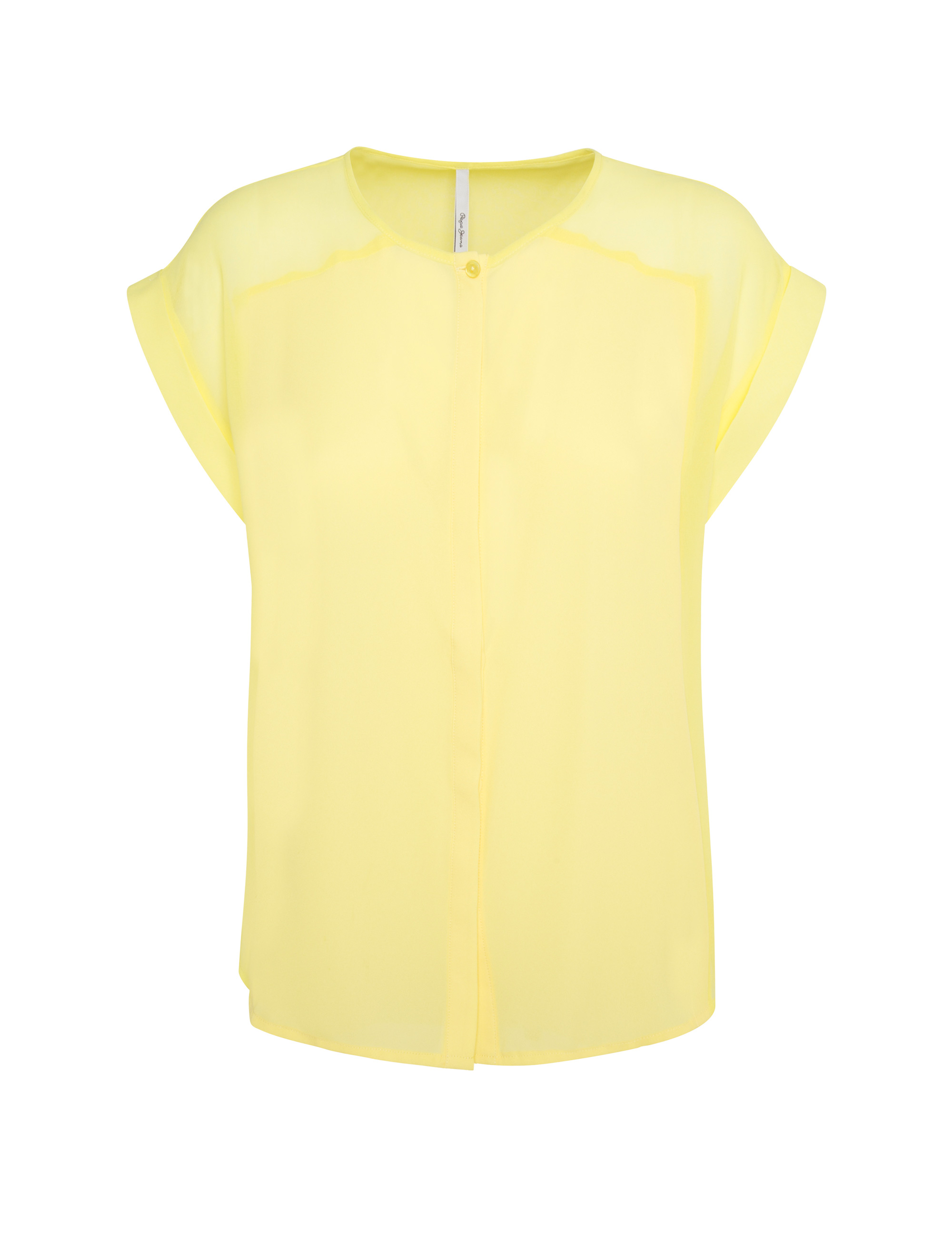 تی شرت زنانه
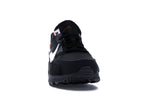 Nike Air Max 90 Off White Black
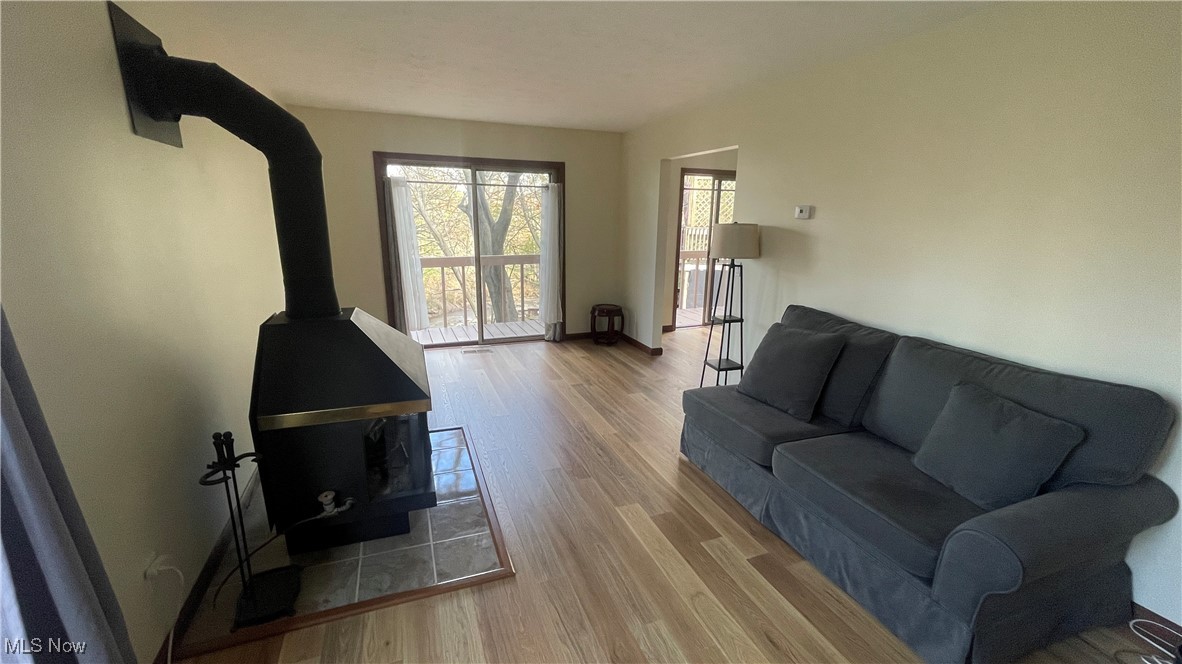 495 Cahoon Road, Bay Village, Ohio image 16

---

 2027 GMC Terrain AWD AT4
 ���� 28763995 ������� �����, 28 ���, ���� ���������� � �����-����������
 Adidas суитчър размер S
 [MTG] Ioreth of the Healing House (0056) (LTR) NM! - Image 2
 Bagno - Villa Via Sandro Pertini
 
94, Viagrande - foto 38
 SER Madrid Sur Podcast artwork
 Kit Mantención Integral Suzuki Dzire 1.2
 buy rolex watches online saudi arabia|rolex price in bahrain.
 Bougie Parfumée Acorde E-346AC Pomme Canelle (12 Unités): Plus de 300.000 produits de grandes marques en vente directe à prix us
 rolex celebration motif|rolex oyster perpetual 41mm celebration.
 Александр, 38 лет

# WHAT IS BEING ASKED
Copy the rows from the line with "تی شرت زنانه" to the line with "495 Cahoon Road, Bay Village, Ohio image 16" word for word, leaving out the pictures.

# ANSWER SPACE
 تی شرت زنانه
 Nike Air Max 90 Off White Black
 495 Cahoon Road, Bay Village, Ohio image 16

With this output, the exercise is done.